Work instructions.
The line containing "Δt(171Å) +0/+156/+192 min" opens the span to copy, and the last line of the records below closes it. Write out that span exactly.
::: Exercise input
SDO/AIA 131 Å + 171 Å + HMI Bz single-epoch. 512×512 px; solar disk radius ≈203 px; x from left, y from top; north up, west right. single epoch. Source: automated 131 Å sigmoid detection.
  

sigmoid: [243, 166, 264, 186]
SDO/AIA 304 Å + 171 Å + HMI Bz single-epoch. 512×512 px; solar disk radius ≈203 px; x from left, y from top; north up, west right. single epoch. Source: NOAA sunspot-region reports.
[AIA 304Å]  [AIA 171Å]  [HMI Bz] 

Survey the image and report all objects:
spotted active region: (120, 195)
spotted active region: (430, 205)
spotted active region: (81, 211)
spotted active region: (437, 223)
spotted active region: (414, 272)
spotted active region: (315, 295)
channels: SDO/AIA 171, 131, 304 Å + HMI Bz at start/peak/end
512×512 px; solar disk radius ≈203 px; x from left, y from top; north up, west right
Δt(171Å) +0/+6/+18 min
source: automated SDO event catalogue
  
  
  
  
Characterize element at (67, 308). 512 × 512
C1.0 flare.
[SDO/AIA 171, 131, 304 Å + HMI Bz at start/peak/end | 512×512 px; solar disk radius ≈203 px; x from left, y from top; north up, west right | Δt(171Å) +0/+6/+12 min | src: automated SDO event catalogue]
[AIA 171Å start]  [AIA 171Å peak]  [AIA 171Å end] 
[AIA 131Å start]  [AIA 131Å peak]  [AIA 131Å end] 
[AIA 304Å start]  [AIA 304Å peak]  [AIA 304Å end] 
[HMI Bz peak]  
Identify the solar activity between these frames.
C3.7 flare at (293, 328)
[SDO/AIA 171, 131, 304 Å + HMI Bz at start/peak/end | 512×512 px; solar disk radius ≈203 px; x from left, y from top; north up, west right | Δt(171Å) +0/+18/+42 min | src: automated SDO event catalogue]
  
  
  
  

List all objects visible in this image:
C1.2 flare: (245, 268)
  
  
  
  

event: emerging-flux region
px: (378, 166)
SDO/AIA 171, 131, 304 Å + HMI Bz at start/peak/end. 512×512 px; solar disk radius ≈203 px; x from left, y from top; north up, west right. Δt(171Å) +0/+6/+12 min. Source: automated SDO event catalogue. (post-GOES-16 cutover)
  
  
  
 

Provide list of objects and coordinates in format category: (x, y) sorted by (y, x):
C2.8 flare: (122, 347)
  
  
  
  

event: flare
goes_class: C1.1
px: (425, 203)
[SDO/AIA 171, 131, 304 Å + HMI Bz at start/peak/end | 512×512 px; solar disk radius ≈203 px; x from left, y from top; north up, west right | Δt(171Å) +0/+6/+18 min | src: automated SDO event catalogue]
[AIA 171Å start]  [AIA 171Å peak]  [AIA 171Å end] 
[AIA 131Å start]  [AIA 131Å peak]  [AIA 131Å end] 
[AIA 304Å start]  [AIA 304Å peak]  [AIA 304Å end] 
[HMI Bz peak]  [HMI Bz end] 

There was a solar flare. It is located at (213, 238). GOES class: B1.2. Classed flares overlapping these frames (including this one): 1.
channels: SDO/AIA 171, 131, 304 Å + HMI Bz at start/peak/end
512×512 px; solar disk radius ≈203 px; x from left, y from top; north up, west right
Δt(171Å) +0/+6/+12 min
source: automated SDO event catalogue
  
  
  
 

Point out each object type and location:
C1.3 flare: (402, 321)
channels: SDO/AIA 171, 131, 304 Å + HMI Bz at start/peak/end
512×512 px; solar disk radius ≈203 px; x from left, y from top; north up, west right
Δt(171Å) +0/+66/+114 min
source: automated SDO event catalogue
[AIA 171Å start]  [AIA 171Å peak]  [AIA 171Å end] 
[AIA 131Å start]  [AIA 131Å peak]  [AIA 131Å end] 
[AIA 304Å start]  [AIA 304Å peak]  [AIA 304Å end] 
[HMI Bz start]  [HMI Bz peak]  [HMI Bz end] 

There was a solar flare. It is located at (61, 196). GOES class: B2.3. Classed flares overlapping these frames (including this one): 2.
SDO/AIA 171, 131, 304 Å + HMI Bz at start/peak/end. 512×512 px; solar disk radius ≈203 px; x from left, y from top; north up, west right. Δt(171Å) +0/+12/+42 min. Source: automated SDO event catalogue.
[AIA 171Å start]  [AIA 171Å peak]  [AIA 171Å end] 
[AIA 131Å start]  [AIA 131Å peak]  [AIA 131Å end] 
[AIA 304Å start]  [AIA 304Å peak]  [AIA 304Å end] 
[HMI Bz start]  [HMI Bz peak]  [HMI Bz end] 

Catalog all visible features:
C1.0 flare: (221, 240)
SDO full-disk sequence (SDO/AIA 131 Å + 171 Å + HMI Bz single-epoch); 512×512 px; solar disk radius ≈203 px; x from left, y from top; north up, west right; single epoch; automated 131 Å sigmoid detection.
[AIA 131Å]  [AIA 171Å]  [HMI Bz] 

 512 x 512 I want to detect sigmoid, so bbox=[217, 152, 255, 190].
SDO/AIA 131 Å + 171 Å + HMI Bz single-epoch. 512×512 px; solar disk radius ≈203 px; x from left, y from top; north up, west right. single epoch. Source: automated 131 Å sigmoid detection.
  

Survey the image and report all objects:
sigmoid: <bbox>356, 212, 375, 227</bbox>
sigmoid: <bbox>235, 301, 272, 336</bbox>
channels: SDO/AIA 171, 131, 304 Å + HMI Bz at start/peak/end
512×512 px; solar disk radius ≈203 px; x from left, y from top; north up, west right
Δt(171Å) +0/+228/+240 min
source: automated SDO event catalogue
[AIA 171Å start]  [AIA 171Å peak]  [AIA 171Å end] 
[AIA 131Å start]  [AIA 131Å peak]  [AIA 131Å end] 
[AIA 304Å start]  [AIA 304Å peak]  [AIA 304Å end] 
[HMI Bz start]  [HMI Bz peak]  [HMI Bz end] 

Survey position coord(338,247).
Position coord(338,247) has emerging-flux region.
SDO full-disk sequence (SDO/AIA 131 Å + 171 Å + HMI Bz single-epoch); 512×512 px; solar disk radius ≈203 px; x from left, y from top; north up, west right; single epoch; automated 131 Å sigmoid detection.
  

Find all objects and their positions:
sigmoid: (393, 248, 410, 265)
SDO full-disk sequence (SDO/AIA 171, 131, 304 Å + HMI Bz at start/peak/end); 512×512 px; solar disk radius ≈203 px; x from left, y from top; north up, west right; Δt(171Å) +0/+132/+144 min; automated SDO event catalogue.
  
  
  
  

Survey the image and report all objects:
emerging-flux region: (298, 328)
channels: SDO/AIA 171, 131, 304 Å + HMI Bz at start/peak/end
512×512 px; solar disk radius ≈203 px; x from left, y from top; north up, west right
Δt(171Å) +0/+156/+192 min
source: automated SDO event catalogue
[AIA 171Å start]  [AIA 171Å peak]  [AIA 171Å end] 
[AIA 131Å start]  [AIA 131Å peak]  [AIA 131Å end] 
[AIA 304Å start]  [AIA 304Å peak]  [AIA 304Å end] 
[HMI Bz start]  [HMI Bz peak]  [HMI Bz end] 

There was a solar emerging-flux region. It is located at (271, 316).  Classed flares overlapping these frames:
::::::
Written response.
Δt(171Å) +0/+156/+192 min
source: automated SDO event catalogue
[AIA 171Å start]  [AIA 171Å peak]  [AIA 171Å end] 
[AIA 131Å start]  [AIA 131Å peak]  [AIA 131Å end] 
[AIA 304Å start]  [AIA 304Å peak]  [AIA 304Å end] 
[HMI Bz start]  [HMI Bz peak]  [HMI Bz end] 

There was a solar emerging-flux region. It is located at (271, 316).  Classed flares overlapping these frames:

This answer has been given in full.